Guar gum is also expected to grow exponentially looking at the current demand scenario.
Guar gum is always wise to opt for a reputed guar gum powder exporter as this miraculous powder offers health benefits like reduction of weight and easy bowel movement. 
The guar gum powder needs to be boiled in hot water and is beneficial for people who want a reduction of weight as it reduces the calories inside the human body.

NOW Guar Gum is a thickening agent derived from guar beans that has enjoyed much use in various baking applications. 
Guar gum is primarily used in hypoallergenic recipes that use different types of whole grain flours. 
Because the consistency of these flours allows the escape of gas released by leavening, guar gum is needed to improve the thickness of these flours, allowing them to rise as normal flour would.
Guar gum works by thickening the dough to the proper consistency to prevent the escape of gas released by leavening. 
Guar gum is especially useful as a binder in gluten-free baking.

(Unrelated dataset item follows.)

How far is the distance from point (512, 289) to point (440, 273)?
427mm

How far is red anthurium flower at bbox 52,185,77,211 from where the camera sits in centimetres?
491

Although research on the health effects of guar gum is fairly limited, there's some evidence that guar gum may offer certain advantages.

The water retention capacity of the Guar Powder is also eight times more than the corn starch. 
Guar gum is an effective natural alternative for baking and cooking and a great ingredient in the preparation of gluten-free flours for household and beauty concoctions.

Medicinal Properties of Guar Gum Powder
Guar gums healing properties are ideal to cure snakebites and boost the vision and power of the eyes
The inherent anti-bacterial properties can fight skin diseases like fungal infections and ringworms
If toddlers face the constipation problem along with fever and cold this remedial measure can be started immediately. 
Guar gum also helps to manage teething issues in children. 
Guar gum has potential health maintenance capacities and can fight against typhoid effectively
Find the Reputed Guar Gum Powder Manufacturer and Guar Gum Exporters who provide superior quality powdered gum at the most suitable prices

This gum has the property of getting dispersed into the water while hydrating and swelling quickly to form a viscous solution. 
The viscosity depends on factors like temperature, pH value, agitation rate, size of the particle, and concentration. 
Lower Temperatures mean lower viscosity and such tips are offered by reputable manufacturers. 
They also suggest that above the temperature of 80 degrees the final viscosity gets slightly reduced. 
While choosing the quality Guar gum is also essential to check for the finer gum powder as Guar gum swells up more rapidly than the coarsely powdered gum.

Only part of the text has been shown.